False. In the desperate days of 1919, after 50 million people had just died from influenza the year before, five controlled human studies were conducted on volunteers. The researchers' intention was to prove their theory that influenza is transmitted like the common cold, from the sick to the well. Yet instead, the studies revealed that their theory was wrong. In all five studies, not a single volunteer became ill with the flu, no matter how close in contact with those already ill. It gave me chills to read what the volunteers were willing to risk in the largest study, published in the Journal of the American Medical Association. Rosenau, MJ. Experiments to determine mode of spread of influenza. JAMA. 1919;73:311–313.
In the study, Rosenau and his six colleagues took 100 volunteers, "all of the most susceptible age," none of whom had ever had influenza. That is, "from the most careful histories that we could elicit, they gave no account of a febrile attack of any kind," during the previous year, and thus no evidence they would have had immunity to the 1918 virus. The authors took great care to select their influenza donors from patients in a "distinct focus or outbreak of influenza, sometimes an epidemic in a school with 100 cases, from which we would select typical cases, in order to prevent mistakes in diagnosis of influenza." Rosenau went on to say, "A few of the donors were in the first day of the disease. Others were in the second or third day of the disease."
Now, read this to see if you would volunteer for the experiments, knowing the lethality of the 1918 virus:
"Then we proceeded to transfer the virus obtained from cases of the disease; that is, we collected the material and mucous secretions of the mouth and nose and bronchi from cases of the disease and transferred this to our volunteers. We always obtained the material in the following way: The patients with fever, in bed, have a large, shallow, traylike arrangement before him or her, and we washed out one nostril with some sterile salt solution, using perhaps 5 cc , which is allowed to run into this tray; and that nostril is blown vigorously into the tray. That is repeated with the other nostril. The patient then gargles the solution. Next we obtain some bronchial mucous through coughing, and then we swab the mucous surface of each nares and also the mucous membranes of the throat."
Then they mixed all this "stuff" together and squirted it into the noses of the volunteers? After which it was reported, "None of them took sick in any way."

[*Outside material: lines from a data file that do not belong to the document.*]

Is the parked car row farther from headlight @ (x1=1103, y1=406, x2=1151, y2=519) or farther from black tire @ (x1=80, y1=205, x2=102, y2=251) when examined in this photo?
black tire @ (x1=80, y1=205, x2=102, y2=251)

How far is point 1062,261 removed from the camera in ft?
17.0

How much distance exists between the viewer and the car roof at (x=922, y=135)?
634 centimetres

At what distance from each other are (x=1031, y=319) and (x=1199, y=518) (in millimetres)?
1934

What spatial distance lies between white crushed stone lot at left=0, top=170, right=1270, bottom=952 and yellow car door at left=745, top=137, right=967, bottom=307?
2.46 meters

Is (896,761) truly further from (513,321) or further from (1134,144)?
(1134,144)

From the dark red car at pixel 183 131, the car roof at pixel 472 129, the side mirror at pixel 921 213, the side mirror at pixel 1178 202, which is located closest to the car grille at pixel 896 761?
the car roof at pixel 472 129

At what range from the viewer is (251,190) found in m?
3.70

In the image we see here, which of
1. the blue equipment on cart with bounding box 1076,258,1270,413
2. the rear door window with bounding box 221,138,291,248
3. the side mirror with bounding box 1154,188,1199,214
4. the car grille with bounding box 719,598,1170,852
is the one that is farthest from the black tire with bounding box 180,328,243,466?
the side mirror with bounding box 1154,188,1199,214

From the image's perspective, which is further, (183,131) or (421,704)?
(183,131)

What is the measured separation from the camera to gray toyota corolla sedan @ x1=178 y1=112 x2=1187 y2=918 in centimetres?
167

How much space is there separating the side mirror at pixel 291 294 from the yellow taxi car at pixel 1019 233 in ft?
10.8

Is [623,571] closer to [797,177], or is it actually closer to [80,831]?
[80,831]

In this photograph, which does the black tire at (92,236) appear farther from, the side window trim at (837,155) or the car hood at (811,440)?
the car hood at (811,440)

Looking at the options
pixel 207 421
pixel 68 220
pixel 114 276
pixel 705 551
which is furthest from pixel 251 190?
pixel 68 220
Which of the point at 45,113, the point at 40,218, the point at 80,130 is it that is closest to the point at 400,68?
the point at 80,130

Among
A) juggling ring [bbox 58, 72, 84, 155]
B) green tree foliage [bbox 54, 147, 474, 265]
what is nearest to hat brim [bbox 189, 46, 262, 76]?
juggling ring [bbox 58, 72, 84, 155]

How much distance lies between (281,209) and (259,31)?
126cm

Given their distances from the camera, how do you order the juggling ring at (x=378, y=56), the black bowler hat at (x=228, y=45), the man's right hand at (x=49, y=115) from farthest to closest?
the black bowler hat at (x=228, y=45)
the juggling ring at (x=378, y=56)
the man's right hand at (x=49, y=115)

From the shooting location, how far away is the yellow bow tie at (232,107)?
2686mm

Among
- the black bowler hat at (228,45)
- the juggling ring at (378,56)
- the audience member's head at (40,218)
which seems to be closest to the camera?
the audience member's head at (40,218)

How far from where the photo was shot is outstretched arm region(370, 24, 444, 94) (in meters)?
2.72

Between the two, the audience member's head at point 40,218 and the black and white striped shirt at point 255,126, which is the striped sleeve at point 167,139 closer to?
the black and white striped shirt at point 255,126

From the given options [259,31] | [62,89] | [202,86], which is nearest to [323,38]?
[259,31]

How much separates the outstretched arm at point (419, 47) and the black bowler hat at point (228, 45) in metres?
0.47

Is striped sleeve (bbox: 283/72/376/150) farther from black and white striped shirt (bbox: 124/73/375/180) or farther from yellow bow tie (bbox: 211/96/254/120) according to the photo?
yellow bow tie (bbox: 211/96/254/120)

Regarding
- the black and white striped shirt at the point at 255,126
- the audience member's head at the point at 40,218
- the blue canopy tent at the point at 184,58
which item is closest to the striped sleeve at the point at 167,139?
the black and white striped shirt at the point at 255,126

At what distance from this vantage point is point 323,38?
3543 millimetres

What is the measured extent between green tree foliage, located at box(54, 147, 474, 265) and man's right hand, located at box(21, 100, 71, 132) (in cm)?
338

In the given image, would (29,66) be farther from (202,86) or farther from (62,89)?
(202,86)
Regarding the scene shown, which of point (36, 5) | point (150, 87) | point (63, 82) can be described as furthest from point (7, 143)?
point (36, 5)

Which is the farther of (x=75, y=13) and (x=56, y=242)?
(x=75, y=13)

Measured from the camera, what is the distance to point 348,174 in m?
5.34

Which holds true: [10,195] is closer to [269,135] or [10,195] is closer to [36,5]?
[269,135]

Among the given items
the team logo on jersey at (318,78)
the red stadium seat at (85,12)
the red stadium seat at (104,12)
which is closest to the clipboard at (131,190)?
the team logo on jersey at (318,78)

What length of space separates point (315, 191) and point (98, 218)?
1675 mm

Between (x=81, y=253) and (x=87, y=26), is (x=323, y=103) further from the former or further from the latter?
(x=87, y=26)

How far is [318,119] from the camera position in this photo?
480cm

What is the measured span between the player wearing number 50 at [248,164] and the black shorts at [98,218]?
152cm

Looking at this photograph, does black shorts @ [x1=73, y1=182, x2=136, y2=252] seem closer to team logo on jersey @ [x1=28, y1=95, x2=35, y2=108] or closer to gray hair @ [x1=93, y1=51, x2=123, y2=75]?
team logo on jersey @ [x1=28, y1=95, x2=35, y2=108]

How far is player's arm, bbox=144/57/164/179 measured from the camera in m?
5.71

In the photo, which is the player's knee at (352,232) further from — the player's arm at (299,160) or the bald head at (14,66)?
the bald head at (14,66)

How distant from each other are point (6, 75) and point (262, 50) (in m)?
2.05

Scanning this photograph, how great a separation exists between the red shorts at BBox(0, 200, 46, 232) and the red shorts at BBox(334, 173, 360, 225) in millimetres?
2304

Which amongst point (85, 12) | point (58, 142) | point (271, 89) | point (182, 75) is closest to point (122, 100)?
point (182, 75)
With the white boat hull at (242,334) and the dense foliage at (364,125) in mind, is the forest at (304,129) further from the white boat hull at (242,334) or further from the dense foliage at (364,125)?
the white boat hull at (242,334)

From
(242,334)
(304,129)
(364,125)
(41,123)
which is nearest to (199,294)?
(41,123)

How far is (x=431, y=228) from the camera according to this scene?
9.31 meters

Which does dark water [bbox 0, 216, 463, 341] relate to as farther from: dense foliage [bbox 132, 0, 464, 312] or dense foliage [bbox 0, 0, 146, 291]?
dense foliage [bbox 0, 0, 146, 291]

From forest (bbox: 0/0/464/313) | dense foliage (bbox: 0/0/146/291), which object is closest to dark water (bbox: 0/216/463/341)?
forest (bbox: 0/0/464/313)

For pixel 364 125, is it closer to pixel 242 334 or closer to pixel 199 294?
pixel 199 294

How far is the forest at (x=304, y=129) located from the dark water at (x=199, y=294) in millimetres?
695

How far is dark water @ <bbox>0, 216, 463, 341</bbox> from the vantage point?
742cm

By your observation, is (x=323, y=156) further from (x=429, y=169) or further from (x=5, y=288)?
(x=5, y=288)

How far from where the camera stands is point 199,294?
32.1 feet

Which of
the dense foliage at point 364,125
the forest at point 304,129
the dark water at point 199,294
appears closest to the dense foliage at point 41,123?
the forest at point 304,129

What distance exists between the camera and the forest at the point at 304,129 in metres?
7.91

Undaunted, Rosenau reported they conducted another experiment on 10 of these brave souls:
"The volunteer was led up to the bedside of the patient; he was introduced. He sat down alongside the bed of the patients. They shook hands, and by instructions, he got as close as he conveniently could, and they talked for several minutes. At the end of five minutes, the patient breathed out as hard as he could, while the volunteer, muzzle to muzzle, received this expired breath, and at the same time was breathing in as the patient breathed out. This they repeated five times, and they did it fairly faithfully in almost all instances. After they had done this five times, the patient coughed directly into the face of the volunteer, face to face, five different times. I may say that the volunteers were perfectly splendid about carrying out the technic of these experiments. They did it with a high idealism. They were inspired with the thought that they might help others. They went through the program in a splendid spirit. After our volunteer had had this sort of contact with the patients, talking and chatting and shaking hands with him for five minutes, and receiving his breath five times, and then his cough directly in his face, he moved to the next patient whom we had selected, and repeated this, and so on, until this volunteer had had that sort of contact with ten different cases of influenza, in different stages of the disease, mostly fresh cases, none of them more than three days old. We will remember that each one of the ten volunteers had that sort of intimate contact with each one of the ten different influenza patients. They were watched carefully for seven days—and none of them took sick in any way."
Rosenau concluded:
"We entered the outbreak with a notion that we knew the cause of the disease, and were quite sure we knew how it was transmitted from person‑to-person. Perhaps, if we have learned anything, it is that we are not quite sure what we know about the disease."
Can you imagine volunteering for this study, the year after 50 million people died in the world from influenza? Courageous volunteers who knew nothing about the evidence vitamin D protects one from influenza . I wish modern virologists would read these 1919 studies, which are the only ones that ever attempted to show human influenza is transmitted from the sick to the well. If any reader knows of any controlled human study, in any language, of any date, that proves influenza is propagated by an endless series of transmissions from the sick to the well, I invite its citation for my continuing education.